Left Out

My head is spinning back to reality.
Where has every one gone?
Oh wait, no one would be in my room, but me.
I hear no voices upstairs.

When I reach the top of my stairs, I see no one in the kitchen.
My mom would normally be cooking dinner at this time.
Walking into the living room, I look at the couch and love seat.
My sister and brother aren't here.
They would be watching TV.

Walking into the hallway.
I walk to my brother's room, look in, and see no one.
Counting to my sister's room I look in. No sister.
Finley I reach my parent's room.
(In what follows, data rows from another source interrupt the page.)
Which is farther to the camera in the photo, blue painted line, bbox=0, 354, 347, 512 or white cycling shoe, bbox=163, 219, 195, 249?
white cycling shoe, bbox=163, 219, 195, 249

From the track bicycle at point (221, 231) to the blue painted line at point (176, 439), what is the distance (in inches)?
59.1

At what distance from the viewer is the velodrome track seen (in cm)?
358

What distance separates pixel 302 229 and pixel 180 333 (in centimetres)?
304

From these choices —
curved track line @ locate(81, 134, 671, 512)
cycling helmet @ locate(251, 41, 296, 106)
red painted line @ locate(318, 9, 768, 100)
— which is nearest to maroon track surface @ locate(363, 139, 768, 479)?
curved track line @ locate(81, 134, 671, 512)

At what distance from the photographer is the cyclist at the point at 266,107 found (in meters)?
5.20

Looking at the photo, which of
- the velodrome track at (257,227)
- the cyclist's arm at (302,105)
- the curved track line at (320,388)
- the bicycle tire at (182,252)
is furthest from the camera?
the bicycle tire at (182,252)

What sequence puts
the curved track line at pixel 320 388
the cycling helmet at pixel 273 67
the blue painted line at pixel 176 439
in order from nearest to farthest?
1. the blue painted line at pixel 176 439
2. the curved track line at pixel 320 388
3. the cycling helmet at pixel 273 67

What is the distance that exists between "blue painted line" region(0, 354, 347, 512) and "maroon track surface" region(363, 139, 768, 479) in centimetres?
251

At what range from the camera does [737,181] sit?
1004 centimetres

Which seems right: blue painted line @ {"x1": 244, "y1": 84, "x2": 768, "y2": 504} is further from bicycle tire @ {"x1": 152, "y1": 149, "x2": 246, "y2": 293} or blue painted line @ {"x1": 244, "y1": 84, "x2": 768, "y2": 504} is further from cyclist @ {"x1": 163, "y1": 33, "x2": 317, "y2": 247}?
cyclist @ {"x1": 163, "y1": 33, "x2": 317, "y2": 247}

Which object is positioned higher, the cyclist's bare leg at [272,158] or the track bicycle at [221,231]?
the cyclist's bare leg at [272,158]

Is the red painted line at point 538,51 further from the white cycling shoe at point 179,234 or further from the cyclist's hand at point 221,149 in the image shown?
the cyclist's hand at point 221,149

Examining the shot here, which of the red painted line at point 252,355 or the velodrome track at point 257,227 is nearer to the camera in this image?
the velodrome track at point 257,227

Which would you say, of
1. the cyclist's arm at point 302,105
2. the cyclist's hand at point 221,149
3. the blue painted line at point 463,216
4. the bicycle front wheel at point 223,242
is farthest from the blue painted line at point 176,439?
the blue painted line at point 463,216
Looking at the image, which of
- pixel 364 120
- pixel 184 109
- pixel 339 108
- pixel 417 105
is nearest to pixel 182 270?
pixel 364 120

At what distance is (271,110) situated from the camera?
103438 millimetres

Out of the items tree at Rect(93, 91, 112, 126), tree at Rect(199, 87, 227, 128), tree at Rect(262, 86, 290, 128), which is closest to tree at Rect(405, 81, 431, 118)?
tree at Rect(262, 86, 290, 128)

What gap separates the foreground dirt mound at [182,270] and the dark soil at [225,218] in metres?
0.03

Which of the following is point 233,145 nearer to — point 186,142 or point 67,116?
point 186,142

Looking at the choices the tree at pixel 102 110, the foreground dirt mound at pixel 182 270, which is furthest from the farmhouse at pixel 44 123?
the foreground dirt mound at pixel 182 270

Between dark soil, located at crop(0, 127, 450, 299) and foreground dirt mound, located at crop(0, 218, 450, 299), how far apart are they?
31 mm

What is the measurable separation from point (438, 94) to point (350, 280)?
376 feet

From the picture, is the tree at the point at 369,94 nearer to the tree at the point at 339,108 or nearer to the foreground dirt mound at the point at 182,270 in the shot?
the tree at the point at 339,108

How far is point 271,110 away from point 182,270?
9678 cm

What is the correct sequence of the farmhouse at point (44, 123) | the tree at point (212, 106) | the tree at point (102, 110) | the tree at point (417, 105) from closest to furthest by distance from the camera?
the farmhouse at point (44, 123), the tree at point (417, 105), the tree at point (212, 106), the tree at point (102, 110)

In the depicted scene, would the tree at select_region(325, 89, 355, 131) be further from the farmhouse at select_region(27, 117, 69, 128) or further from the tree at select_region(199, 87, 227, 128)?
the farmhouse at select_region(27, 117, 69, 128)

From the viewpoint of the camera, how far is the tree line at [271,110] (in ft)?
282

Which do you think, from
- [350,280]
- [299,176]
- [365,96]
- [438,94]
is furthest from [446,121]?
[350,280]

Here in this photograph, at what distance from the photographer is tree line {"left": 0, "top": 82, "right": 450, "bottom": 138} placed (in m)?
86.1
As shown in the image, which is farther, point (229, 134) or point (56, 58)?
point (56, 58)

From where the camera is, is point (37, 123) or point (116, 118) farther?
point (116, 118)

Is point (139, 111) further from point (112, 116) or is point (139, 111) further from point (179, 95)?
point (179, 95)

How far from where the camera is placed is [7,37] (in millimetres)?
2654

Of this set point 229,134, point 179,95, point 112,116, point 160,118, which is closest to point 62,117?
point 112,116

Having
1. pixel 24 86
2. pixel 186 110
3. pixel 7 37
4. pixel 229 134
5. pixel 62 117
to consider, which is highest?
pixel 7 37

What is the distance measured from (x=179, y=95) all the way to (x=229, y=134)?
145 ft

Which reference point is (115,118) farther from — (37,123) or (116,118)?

No parents.
My dad would be on the computer right now, but he isn't.
Where could they be?

Walking back thruogh the hallway and living room.
I find myself in the dinning room, theres a not on the table.
I must of must of missed that.
Looking at it I relies one thing.
They left me out of a family outing.

Why did they leave me out?
I have no clue.
Where they unable to whack me?
But i wasn't sleeping.
Did they call my name and I not answer?
But I wasn't listening to my CD player.

What I was doing was thinking.
Thinking of things the family can do and things to wright.
Why didn't my mom come down to my room and get me?
I have no idea.

I have found they have been leaving me out often.
Why should i think this would be any different.
They left me all alone.
The only thing I can do now is get on the computer or call a friend.

Why do I have to be left out?
It's my life too.
And I should be able to live it with them.